Matthew Spence, the Chief Programs Officer for Feeding Tampa Bay, says he sees it first hand.
“We know that there are more people in need of food today than there were two years ago," he said.
The nonprofit says those hardest hit are having to make tough choices to stay afloat.
“People who are food insecure are already making a lot of trade-off choices. Do I delay a bill here or there? How much do I feed my dog or my cat? Can I pay for my medicine this month?" said Spence.
Economists like USF professor Michael Snipes say for some, those decisions are only going to get more difficult.
"25 cents plus 25 cents, plus 25 cents is going to add up very quickly," he said.
This comes after Dollar Tree, a staple store for many on fixed incomes, announced that it's looking to raise certain prices by a minimum of 25 cents.

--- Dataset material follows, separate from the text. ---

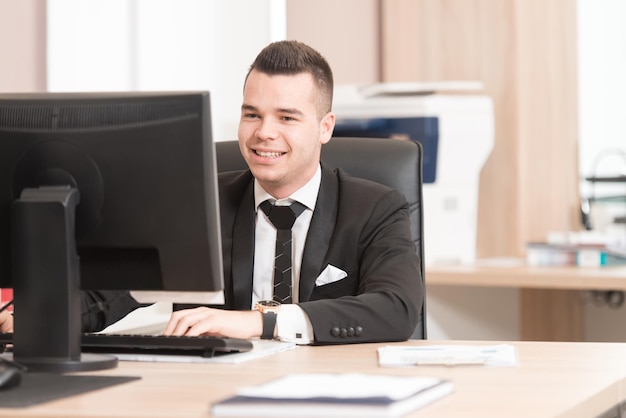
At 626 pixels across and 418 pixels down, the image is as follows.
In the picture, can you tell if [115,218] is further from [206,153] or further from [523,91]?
[523,91]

"That is definitely something that has the potential to really eat into the cost of living and the standard of living that some lower-income individuals might experience," said Snipes.
He predicts the price hikes will force more people out of grocery stores and into donation lines, which he says is bad for us all.
"That does have the potential to impact the size and growth of the economy," said Snipes.
In the face of that grim reality, Feeding Tampa Bay says they're preparing.
“We know the need will increase and we know our services will be needed now more than ever," said Spence.
Snipes is hoping our state and federal government can step in to help.
"When we look at the individuals who are more negatively affected, then we can target policy to those particular individuals," he said.